**TEXT UNDER STUDY**:
Content starts

Voting model. \(n\) randomly selected registered voters express opinions (yes or no). Voter are identical with the probability \(\theta\) in favor of the proposal.
Initial guess \(330\) persons are in favor and \(270\) not.
If \(\sum_{i=1}^n y_i = 600\) of the \(n = 1000\) respondents favor the vote, then the posterior has a beta distribution with parameters \(\alpha^\prime =\alpha +\sum_{i=1}^nx_i = 930\) and \(\beta^\prime = \beta + n -\sum_{i=1}^nx_i = 670\).
x = seq(.45, 1, .005); prior = dbeta(x, 330, 270);
post = dbeta(x, 930, 670); infinite = dbeta(x,10^4,270);
plot(x, post, type="l", col="blue", ylim=c(0, 50), lwd=2,
xlab="Proportion in Favor", ylab="Density")
lines(x, prior, col="red"); lines(x,infinite, col="black")
Grid Approximation
x = seq(.45, 1, .005); prior = dbeta(x, 330, 270); likelihood = dbinom(1000,600,x); post.com = likelihood*prior; post.com = post.com/sum(post.com)

Content ends

**SOURCE DATA**:
Content starts

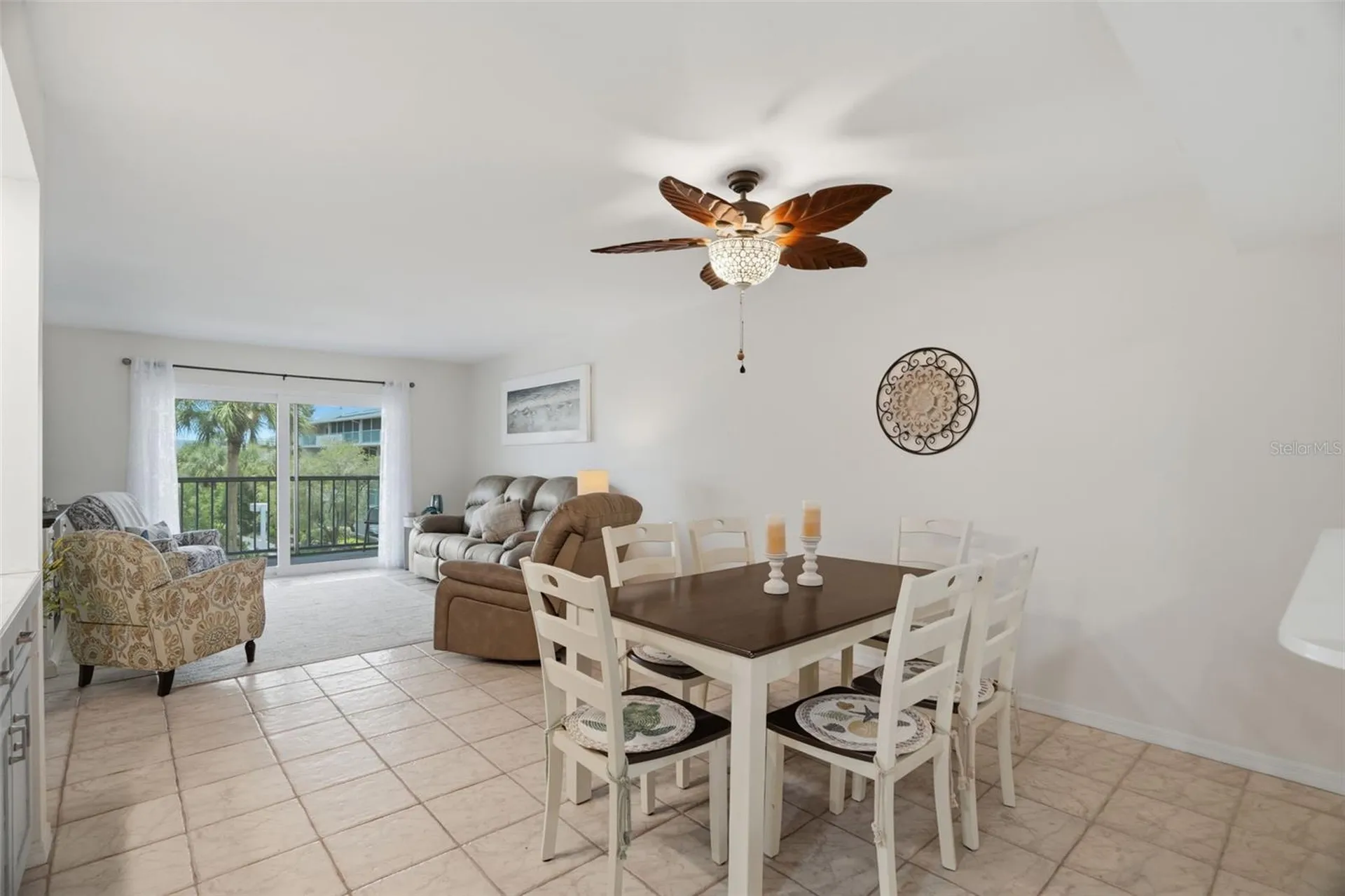 5557 Sea Forest Drive New Port Richey FL 34652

Content ends

**PROBLEM 1**: According to the voting model excerpt, how many persons does the initial guess put in favor, and how many not?
**PROBLEM 2**: Print the voting model excerpt between "Voting model. \(n\)" and "post.com = post.com/sum(post.com)", inclusive.
None of the data is needed here.

**TASK OUTPUT 1**: 330 persons in favor and 270 not.

**TASK OUTPUT 2**:
Voting model. \(n\) randomly selected registered voters express opinions (yes or no). Voter are identical with the probability \(\theta\) in favor of the proposal.
Initial guess \(330\) persons are in favor and \(270\) not.
If \(\sum_{i=1}^n y_i = 600\) of the \(n = 1000\) respondents favor the vote, then the posterior has a beta distribution with parameters \(\alpha^\prime =\alpha +\sum_{i=1}^nx_i = 930\) and \(\beta^\prime = \beta + n -\sum_{i=1}^nx_i = 670\).
x = seq(.45, 1, .005); prior = dbeta(x, 330, 270);
post = dbeta(x, 930, 670); infinite = dbeta(x,10^4,270);
plot(x, post, type="l", col="blue", ylim=c(0, 50), lwd=2,
xlab="Proportion in Favor", ylab="Density")
lines(x, prior, col="red"); lines(x,infinite, col="black")
Grid Approximation
x = seq(.45, 1, .005); prior = dbeta(x, 330, 270); likelihood = dbinom(1000,600,x); post.com = likelihood*prior; post.com = post.com/sum(post.com)